Records for processing
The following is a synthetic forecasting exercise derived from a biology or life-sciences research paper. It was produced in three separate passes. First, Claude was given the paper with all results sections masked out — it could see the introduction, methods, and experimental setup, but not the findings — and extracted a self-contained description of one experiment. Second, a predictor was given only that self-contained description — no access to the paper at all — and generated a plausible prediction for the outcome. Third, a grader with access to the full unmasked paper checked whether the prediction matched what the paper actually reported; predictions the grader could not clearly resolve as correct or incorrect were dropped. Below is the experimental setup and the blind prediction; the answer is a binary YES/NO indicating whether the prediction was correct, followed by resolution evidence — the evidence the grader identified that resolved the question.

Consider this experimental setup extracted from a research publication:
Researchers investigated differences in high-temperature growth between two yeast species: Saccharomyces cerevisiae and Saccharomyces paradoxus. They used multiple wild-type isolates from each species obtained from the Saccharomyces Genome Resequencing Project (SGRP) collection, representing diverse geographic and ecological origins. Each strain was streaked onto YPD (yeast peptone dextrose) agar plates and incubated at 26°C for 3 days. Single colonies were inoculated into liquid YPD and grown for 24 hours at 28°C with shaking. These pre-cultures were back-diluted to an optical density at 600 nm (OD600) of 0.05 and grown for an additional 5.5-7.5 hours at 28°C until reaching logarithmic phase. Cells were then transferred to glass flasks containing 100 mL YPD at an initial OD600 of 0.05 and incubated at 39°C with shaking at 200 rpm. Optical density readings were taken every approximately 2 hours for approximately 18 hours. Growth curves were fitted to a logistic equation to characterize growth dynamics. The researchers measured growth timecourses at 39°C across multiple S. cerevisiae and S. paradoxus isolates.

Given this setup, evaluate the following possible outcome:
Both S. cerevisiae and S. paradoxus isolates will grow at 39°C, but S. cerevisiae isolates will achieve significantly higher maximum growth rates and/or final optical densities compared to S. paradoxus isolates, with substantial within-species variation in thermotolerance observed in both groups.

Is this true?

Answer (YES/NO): NO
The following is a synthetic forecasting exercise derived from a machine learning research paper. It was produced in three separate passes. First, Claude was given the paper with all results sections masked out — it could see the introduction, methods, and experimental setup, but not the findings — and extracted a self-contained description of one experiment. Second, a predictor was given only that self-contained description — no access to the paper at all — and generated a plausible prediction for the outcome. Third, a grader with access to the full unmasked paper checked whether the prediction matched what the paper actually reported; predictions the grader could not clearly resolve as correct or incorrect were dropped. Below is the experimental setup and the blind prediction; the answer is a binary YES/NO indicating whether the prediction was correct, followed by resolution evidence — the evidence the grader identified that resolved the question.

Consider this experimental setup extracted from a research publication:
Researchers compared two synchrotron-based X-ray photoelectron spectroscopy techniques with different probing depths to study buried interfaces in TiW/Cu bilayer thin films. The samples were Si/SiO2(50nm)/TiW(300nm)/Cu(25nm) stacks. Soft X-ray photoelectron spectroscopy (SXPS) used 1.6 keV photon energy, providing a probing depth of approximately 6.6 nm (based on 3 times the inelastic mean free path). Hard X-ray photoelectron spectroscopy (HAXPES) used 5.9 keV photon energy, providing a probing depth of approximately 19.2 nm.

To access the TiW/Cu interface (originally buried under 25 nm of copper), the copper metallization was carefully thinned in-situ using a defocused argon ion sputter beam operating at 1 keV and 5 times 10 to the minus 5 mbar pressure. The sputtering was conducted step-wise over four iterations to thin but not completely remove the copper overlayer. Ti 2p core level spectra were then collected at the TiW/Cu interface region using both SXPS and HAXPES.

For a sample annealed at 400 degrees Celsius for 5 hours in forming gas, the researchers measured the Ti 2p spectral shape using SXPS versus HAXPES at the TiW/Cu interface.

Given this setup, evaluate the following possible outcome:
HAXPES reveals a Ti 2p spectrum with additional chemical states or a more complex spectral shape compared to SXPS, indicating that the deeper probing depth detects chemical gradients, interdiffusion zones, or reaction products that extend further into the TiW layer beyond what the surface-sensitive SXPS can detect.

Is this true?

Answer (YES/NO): NO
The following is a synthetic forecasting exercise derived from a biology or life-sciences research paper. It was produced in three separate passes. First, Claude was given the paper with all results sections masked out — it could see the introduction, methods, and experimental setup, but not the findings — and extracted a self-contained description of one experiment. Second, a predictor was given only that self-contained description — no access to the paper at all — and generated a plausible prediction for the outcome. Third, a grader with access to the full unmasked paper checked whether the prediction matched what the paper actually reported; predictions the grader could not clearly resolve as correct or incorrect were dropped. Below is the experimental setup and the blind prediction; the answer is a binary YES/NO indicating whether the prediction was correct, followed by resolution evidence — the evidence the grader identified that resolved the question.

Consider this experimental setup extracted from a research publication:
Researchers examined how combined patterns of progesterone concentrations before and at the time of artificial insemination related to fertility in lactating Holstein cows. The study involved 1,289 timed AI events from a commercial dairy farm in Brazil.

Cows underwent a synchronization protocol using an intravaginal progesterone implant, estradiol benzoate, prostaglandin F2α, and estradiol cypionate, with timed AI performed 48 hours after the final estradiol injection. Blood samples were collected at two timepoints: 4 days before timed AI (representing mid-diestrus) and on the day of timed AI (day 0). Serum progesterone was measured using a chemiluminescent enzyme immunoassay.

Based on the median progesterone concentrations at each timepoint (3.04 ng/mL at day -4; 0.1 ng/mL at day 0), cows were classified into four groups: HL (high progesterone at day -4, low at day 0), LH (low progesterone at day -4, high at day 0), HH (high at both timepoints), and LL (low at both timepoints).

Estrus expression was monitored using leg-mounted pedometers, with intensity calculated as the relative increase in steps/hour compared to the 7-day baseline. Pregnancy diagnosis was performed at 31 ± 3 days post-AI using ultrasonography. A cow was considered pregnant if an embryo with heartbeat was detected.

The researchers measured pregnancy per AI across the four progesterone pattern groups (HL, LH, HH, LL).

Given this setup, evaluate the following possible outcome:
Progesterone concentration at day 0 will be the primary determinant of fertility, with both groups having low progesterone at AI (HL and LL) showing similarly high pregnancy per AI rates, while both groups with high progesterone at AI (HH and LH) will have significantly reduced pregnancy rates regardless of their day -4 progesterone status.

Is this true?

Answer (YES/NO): NO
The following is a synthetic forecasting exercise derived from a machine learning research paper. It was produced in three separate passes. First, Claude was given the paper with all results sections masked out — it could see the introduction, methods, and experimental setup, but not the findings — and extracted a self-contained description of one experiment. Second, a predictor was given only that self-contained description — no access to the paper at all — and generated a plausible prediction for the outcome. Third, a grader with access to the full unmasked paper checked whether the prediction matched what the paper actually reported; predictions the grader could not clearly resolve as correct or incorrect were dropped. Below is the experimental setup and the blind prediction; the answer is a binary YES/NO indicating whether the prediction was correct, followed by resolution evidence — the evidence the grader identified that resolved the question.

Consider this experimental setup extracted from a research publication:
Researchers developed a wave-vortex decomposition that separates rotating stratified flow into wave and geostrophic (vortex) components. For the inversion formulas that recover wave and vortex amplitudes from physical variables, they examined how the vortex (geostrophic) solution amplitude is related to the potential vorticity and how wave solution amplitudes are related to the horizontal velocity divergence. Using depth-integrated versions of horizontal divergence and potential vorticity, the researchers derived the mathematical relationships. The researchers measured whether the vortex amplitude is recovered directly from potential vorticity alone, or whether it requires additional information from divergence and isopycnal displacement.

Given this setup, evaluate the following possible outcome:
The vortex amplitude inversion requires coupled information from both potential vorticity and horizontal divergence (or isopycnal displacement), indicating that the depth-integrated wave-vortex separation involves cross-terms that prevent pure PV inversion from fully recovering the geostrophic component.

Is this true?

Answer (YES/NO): NO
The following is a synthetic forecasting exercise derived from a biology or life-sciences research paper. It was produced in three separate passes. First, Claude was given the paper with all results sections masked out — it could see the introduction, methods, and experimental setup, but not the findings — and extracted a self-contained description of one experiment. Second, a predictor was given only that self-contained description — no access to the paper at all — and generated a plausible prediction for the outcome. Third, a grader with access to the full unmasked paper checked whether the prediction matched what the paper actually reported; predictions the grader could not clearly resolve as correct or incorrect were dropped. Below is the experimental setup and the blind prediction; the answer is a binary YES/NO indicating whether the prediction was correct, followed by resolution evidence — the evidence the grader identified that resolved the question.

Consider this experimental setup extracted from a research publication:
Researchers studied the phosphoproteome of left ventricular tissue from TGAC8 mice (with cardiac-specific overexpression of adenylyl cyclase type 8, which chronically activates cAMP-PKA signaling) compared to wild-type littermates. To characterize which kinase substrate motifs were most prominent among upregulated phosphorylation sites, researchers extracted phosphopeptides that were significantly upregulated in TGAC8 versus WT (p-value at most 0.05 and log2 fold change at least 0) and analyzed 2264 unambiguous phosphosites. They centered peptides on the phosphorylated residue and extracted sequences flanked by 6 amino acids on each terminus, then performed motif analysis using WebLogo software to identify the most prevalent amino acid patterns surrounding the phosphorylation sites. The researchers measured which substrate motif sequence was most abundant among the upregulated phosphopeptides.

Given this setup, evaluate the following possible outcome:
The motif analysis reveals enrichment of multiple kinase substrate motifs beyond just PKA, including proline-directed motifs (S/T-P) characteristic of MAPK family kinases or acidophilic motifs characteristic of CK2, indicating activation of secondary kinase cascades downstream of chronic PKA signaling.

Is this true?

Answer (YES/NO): YES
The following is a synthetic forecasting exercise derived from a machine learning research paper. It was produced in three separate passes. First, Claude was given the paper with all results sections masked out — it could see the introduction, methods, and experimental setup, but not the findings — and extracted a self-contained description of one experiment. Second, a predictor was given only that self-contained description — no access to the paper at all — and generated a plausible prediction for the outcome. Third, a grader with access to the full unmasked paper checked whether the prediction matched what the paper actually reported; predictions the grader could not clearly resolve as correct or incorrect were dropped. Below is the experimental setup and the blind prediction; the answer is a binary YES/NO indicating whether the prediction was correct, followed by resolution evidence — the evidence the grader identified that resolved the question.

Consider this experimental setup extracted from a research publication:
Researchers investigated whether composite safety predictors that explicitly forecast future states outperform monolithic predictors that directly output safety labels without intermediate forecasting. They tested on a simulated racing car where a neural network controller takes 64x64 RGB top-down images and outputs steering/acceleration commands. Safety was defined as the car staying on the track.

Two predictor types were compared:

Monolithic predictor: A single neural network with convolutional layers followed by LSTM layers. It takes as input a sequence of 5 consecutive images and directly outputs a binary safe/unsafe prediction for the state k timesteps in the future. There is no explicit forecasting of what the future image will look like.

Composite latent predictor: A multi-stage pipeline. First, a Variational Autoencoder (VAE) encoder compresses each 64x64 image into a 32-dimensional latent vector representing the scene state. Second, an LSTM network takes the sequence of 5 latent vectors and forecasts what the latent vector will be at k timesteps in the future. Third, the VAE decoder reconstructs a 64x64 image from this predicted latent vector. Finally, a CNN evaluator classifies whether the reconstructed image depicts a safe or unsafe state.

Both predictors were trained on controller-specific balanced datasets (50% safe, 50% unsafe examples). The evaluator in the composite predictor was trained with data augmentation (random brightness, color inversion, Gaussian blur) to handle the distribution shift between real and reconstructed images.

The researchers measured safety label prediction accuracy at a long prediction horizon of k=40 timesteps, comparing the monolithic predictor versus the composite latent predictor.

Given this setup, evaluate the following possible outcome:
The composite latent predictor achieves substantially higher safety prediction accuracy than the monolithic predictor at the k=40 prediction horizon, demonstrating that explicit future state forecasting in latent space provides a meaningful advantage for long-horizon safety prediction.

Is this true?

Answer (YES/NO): NO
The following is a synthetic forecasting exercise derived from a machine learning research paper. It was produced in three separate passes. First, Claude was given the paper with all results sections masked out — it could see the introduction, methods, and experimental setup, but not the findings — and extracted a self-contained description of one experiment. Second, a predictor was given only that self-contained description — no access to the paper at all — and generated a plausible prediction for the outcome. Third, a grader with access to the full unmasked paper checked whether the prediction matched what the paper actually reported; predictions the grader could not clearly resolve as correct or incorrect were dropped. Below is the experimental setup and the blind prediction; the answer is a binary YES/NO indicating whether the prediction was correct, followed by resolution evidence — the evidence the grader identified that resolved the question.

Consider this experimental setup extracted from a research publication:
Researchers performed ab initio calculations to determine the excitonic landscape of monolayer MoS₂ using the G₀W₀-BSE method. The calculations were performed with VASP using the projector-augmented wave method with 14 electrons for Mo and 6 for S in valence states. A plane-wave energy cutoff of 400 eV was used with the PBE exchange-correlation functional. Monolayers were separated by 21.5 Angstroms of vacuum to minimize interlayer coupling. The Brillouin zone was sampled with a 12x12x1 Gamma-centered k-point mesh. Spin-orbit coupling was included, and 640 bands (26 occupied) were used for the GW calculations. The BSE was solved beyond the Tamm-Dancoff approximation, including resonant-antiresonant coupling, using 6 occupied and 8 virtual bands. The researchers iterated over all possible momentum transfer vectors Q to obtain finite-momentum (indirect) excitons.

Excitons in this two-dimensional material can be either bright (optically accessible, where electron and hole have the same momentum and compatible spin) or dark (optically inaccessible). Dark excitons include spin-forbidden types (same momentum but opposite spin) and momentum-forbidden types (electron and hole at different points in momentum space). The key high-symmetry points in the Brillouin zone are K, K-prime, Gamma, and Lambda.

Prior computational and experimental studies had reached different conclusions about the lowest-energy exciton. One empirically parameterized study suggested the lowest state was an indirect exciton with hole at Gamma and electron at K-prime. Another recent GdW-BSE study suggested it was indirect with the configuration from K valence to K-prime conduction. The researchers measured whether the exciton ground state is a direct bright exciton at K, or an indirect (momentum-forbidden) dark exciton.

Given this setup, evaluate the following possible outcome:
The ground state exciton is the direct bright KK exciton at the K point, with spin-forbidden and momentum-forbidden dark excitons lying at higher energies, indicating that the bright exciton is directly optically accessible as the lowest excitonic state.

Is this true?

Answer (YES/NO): NO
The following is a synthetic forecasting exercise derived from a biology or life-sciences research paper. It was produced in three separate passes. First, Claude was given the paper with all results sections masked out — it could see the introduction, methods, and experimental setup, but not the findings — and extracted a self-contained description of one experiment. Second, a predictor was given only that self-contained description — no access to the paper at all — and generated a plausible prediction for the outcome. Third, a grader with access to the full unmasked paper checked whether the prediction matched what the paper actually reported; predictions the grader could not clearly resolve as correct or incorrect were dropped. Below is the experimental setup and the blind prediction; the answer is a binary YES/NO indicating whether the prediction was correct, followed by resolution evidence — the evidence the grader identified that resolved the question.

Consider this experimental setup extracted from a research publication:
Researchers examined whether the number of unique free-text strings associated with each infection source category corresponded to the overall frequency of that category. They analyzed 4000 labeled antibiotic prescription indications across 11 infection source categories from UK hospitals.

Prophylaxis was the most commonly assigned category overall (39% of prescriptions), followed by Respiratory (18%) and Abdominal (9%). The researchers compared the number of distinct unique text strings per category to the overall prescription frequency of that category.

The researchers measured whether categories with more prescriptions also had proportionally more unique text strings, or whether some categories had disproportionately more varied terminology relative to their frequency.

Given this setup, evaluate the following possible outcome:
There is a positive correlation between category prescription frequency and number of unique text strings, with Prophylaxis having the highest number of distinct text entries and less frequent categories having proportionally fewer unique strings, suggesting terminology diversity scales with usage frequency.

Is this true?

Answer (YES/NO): NO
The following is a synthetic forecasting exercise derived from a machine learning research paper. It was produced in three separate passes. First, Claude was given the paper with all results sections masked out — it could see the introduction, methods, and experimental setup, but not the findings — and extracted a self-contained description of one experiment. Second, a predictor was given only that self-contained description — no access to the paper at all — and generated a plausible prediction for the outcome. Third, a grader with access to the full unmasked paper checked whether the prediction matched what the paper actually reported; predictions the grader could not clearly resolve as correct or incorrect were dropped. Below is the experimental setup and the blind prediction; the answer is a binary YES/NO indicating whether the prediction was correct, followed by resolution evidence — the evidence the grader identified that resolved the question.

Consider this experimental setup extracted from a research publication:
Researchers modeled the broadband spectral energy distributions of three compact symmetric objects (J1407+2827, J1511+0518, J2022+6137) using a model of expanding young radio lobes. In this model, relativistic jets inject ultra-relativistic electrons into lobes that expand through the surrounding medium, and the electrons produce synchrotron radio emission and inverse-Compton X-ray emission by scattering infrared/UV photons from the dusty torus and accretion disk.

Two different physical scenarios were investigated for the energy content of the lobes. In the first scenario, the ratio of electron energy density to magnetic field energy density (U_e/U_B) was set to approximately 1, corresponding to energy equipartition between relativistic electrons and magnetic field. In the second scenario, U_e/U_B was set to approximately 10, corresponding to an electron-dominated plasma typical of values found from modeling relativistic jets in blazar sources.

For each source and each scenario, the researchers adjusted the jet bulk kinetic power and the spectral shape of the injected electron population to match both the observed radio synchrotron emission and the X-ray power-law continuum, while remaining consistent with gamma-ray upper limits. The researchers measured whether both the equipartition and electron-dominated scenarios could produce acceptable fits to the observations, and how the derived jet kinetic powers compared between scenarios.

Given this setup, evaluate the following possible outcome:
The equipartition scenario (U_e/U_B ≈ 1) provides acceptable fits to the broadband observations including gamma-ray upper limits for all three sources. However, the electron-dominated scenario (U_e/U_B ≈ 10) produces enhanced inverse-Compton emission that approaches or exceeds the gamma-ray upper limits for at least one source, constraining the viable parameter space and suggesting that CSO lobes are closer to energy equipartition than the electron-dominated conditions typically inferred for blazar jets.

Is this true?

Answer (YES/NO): NO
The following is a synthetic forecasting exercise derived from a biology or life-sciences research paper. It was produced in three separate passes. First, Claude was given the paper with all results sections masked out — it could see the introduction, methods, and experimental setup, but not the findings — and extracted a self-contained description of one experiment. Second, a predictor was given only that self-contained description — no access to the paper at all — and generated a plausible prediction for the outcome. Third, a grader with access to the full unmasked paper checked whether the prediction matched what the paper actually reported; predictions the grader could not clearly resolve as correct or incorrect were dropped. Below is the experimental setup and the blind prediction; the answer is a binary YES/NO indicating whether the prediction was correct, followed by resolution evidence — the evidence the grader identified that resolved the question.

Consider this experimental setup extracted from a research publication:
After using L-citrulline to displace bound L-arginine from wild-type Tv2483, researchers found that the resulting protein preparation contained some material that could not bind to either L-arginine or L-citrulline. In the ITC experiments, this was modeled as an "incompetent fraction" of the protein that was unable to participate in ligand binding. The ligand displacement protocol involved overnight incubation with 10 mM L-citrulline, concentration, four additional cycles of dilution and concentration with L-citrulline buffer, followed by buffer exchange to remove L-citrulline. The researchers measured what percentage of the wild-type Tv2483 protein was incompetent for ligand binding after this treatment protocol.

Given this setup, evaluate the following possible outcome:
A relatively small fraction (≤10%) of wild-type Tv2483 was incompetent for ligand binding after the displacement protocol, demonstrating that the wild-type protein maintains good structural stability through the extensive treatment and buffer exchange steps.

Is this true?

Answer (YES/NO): NO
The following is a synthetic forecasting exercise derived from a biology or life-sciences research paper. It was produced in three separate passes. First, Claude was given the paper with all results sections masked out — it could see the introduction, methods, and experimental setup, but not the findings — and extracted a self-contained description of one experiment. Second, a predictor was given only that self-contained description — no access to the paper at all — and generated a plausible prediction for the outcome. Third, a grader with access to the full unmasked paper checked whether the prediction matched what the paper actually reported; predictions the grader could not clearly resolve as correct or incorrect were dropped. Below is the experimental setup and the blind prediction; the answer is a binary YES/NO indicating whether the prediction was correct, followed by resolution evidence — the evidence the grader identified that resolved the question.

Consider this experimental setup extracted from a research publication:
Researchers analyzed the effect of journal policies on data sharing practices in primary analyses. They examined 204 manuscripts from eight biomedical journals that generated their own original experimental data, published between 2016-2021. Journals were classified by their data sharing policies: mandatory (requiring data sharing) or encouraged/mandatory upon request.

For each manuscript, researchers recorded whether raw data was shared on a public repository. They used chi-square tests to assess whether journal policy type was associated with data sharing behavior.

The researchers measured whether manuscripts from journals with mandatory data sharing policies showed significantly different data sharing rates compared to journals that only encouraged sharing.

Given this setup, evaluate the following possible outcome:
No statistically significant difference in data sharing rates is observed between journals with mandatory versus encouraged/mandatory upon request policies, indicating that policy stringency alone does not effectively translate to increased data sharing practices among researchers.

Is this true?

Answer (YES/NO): YES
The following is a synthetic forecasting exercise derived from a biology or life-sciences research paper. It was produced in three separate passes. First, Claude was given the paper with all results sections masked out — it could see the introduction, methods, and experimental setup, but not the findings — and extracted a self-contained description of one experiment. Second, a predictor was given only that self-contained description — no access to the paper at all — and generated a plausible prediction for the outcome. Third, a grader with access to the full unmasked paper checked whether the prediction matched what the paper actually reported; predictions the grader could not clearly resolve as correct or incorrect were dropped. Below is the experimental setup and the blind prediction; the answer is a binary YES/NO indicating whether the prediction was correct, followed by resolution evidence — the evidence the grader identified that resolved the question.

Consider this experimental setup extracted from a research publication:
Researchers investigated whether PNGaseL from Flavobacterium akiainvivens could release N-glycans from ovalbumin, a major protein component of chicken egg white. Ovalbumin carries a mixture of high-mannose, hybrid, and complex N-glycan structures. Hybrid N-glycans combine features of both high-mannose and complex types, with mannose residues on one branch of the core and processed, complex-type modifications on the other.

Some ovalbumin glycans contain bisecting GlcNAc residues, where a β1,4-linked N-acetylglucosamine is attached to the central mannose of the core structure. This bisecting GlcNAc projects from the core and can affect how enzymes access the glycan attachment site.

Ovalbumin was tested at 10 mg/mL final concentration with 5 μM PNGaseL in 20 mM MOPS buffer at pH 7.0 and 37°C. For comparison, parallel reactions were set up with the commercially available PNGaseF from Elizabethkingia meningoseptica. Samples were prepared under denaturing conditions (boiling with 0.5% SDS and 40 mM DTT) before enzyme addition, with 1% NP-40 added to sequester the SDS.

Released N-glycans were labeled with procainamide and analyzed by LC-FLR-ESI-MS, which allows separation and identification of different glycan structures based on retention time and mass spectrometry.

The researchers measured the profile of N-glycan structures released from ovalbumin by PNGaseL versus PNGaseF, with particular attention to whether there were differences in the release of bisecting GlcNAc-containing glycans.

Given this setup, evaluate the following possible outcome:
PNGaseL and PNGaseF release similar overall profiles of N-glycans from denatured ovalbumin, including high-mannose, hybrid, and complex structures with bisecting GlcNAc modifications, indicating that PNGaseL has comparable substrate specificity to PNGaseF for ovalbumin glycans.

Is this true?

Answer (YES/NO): NO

About this task
Pick out every line above that contains the word "integrated" and copy it.

Exercise result
Researchers developed a wave-vortex decomposition that separates rotating stratified flow into wave and geostrophic (vortex) components. For the inversion formulas that recover wave and vortex amplitudes from physical variables, they examined how the vortex (geostrophic) solution amplitude is related to the potential vorticity and how wave solution amplitudes are related to the horizontal velocity divergence. Using depth-integrated versions of horizontal divergence and potential vorticity, the researchers derived the mathematical relationships. The researchers measured whether the vortex amplitude is recovered directly from potential vorticity alone, or whether it requires additional information from divergence and isopycnal displacement.
The vortex amplitude inversion requires coupled information from both potential vorticity and horizontal divergence (or isopycnal displacement), indicating that the depth-integrated wave-vortex separation involves cross-terms that prevent pure PV inversion from fully recovering the geostrophic component.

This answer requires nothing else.